(PROBLEM REQUIREMENTS):
Set down every record below exactly as written.

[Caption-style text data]
____________
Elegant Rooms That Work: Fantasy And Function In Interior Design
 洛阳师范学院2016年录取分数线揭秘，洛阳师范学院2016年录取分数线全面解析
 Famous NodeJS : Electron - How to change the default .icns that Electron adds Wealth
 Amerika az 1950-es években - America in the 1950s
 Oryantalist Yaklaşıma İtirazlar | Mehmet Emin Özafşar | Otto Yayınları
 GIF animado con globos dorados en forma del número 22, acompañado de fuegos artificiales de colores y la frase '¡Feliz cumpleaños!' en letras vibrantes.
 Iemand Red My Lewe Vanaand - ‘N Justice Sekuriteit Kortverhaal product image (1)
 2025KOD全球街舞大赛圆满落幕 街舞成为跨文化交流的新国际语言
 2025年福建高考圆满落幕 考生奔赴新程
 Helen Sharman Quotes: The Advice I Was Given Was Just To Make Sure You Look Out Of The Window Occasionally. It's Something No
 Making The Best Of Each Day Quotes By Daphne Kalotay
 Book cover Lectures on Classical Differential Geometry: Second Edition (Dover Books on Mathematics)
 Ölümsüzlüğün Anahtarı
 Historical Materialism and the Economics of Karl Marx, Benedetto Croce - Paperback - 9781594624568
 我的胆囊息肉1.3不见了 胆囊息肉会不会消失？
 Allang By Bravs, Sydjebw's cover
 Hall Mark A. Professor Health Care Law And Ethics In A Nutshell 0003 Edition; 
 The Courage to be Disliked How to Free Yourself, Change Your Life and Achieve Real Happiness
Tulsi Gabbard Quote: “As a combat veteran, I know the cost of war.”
____________
(REPLY TO THE EXERCISE):
Elegant Rooms That Work: Fantasy And Function In Interior Design
 洛阳师范学院2016年录取分数线揭秘，洛阳师范学院2016年录取分数线全面解析
 Famous NodeJS : Electron - How to change the default .icns that Electron adds Wealth
 Amerika az 1950-es években - America in the 1950s
 Oryantalist Yaklaşıma İtirazlar | Mehmet Emin Özafşar | Otto Yayınları
 GIF animado con globos dorados en forma del número 22, acompañado de fuegos artificiales de colores y la frase '¡Feliz cumpleaños!' en letras vibrantes.
 Iemand Red My Lewe Vanaand - ‘N Justice Sekuriteit Kortverhaal product image (1)
 2025KOD全球街舞大赛圆满落幕 街舞成为跨文化交流的新国际语言
 2025年福建高考圆满落幕 考生奔赴新程
 Helen Sharman Quotes: The Advice I Was Given Was Just To Make Sure You Look Out Of The Window Occasionally. It's Something No
 Making The Best Of Each Day Quotes By Daphne Kalotay
 Book cover Lectures on Classical Differential Geometry: Second Edition (Dover Books on Mathematics)
 Ölümsüzlüğün Anahtarı
 Historical Materialism and the Economics of Karl Marx, Benedetto Croce - Paperback - 9781594624568
 我的胆囊息肉1.3不见了 胆囊息肉会不会消失？
 Allang By Bravs, Sydjebw's cover
 Hall Mark A. Professor Health Care Law And Ethics In A Nutshell 0003 Edition; 
 The Courage to be Disliked How to Free Yourself, Change Your Life and Achieve Real Happiness
Tulsi Gabbard Quote: “As a combat veteran, I know the cost of war.”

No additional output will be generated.